GOAL: Please output the listing as a numbered list, from its first line through the line containing "3. the point at 607,90", with both of those lines included and blank lines omitted.

>> BEGIN INPUT ROWS

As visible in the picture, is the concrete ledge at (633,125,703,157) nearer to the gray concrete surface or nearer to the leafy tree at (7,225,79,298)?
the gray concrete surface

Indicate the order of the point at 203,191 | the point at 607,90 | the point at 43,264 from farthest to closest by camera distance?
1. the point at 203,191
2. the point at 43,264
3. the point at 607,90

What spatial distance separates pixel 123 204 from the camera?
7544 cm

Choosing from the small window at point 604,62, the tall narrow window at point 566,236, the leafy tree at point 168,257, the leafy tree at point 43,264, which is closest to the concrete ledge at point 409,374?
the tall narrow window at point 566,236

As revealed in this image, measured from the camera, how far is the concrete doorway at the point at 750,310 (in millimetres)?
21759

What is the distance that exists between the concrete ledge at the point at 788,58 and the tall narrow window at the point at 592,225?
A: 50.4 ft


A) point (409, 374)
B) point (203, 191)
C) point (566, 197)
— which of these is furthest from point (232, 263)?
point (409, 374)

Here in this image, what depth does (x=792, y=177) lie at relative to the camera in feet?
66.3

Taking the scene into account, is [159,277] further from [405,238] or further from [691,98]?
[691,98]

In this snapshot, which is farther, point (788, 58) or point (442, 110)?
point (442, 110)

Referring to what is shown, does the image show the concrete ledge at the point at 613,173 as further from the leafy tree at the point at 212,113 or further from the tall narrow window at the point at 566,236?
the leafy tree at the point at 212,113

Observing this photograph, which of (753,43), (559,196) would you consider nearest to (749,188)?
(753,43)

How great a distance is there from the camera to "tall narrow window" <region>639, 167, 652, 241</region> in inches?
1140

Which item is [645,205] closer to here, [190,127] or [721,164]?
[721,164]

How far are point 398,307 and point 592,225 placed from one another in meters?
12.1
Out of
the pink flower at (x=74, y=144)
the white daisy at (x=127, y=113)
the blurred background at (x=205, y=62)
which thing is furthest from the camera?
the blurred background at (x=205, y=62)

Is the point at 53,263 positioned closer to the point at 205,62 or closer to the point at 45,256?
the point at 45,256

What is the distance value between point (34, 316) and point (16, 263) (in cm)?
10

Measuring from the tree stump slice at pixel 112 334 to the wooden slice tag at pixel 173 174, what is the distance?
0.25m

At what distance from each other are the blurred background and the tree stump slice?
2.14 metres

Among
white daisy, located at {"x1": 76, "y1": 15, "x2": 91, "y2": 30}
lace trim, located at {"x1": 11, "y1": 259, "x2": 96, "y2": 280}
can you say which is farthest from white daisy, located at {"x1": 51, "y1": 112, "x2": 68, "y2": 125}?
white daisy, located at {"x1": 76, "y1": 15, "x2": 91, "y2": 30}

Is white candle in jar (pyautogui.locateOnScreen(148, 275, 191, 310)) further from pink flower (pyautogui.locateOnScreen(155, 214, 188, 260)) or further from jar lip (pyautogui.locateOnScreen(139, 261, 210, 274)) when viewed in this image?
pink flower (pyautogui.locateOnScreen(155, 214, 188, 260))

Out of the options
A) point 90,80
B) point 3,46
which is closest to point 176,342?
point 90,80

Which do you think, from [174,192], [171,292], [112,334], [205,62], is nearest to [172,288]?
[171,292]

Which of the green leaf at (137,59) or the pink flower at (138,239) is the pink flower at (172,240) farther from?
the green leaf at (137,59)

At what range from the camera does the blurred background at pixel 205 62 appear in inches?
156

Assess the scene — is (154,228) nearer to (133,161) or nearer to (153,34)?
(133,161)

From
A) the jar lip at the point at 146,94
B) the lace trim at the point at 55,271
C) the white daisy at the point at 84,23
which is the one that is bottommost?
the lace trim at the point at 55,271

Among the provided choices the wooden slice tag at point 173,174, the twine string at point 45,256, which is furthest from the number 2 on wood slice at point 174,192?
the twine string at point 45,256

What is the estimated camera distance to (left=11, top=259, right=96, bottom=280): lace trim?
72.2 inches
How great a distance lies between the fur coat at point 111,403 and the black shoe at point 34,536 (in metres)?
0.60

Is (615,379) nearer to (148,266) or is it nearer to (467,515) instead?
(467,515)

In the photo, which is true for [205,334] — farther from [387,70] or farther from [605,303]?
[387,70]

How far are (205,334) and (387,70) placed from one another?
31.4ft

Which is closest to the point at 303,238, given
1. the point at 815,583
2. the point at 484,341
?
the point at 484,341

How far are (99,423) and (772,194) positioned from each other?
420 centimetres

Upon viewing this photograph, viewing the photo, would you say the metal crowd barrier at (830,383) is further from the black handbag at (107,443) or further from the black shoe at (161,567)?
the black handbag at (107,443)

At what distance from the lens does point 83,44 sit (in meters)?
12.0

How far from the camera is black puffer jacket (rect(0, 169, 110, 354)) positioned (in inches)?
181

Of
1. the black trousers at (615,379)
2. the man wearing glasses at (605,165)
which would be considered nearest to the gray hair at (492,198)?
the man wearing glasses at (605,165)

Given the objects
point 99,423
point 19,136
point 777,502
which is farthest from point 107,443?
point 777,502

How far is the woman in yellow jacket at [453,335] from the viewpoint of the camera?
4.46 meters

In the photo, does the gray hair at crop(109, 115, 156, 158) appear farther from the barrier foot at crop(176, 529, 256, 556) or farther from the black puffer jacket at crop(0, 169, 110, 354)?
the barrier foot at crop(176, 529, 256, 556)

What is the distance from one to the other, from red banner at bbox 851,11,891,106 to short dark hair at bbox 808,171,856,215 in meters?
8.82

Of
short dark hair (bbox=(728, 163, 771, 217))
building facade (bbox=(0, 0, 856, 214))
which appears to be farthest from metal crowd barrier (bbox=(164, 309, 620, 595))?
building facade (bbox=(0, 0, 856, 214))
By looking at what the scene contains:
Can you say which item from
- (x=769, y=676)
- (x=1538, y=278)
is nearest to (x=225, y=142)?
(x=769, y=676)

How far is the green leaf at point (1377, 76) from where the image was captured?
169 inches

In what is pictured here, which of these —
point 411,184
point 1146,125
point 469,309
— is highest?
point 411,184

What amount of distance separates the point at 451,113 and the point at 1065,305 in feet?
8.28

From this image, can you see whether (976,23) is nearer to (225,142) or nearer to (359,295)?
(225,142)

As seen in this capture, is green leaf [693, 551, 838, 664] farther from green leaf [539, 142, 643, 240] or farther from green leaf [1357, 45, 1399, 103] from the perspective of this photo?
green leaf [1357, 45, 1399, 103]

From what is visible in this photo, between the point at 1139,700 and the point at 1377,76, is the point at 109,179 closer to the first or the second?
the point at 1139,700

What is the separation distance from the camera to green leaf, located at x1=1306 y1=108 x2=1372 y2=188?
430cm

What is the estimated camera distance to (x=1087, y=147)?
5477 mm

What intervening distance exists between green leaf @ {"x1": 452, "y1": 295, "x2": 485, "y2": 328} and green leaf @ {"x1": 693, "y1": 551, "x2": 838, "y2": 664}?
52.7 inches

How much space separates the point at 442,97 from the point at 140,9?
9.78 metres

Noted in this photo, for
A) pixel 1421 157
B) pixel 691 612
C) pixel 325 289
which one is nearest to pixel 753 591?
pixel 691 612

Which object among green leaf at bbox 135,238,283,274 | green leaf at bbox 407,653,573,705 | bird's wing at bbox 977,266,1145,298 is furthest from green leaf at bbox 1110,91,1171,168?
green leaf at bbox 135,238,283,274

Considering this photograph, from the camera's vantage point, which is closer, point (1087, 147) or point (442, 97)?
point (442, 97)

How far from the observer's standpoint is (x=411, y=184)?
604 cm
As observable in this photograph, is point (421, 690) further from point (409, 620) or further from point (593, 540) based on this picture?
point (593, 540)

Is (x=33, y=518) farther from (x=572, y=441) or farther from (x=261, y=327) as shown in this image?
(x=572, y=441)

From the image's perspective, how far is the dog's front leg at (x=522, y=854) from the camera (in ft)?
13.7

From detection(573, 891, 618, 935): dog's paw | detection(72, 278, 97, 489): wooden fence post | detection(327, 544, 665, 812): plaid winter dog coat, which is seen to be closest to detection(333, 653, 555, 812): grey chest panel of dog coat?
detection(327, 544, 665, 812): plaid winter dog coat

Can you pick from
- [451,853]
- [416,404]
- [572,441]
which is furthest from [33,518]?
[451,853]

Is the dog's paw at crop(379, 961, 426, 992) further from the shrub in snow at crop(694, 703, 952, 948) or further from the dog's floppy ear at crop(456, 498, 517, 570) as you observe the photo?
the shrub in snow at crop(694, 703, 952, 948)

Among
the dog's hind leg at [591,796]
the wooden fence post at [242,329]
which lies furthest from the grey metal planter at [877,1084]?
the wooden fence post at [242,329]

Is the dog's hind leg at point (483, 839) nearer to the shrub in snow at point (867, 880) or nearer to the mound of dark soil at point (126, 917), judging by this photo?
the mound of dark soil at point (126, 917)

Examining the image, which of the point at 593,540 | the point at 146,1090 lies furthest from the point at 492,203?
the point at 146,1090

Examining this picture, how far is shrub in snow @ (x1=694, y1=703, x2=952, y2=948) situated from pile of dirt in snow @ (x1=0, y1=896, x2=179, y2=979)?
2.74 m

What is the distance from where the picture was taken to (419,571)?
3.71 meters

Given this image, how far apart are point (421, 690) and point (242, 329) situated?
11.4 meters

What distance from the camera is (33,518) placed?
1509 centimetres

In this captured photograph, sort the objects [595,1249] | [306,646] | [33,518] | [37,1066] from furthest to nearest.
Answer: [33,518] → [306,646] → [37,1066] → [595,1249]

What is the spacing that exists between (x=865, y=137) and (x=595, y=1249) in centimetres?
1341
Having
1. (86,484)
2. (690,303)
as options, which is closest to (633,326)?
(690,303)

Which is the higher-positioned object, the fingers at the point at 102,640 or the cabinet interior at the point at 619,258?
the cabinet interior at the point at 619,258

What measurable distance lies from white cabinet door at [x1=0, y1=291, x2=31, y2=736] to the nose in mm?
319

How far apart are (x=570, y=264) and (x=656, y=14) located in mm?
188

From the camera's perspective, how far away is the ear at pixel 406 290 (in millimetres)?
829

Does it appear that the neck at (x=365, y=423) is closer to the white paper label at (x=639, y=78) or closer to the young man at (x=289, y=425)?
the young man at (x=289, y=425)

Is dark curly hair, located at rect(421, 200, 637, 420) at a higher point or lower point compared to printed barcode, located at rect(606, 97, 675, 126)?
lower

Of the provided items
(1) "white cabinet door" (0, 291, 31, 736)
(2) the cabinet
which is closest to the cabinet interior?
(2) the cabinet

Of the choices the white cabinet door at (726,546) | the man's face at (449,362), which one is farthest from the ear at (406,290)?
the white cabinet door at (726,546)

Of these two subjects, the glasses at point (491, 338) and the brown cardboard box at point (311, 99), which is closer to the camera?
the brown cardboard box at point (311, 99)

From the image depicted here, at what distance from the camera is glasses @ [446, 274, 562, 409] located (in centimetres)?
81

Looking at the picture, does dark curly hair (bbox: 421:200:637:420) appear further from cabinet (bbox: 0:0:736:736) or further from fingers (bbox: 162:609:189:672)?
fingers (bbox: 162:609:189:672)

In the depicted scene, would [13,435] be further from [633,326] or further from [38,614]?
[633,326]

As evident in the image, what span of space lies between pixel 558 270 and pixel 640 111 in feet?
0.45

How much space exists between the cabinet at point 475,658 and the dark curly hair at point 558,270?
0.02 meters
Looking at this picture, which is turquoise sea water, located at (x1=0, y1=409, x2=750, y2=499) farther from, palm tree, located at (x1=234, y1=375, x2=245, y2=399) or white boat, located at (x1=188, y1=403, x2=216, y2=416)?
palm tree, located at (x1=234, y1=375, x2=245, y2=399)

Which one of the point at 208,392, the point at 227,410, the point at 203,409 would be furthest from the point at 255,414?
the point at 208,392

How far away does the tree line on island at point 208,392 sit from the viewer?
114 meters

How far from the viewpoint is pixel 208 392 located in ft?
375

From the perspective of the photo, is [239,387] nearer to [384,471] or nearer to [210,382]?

>> END INPUT ROWS

EXERCISE ANSWER:
1. As visible in the picture, is the concrete ledge at (633,125,703,157) nearer to the gray concrete surface or nearer to the leafy tree at (7,225,79,298)?
2. the gray concrete surface
3. Indicate the order of the point at 203,191 | the point at 607,90 | the point at 43,264 from farthest to closest by camera distance?
4. 1. the point at 203,191
5. 2. the point at 43,264
6. 3. the point at 607,90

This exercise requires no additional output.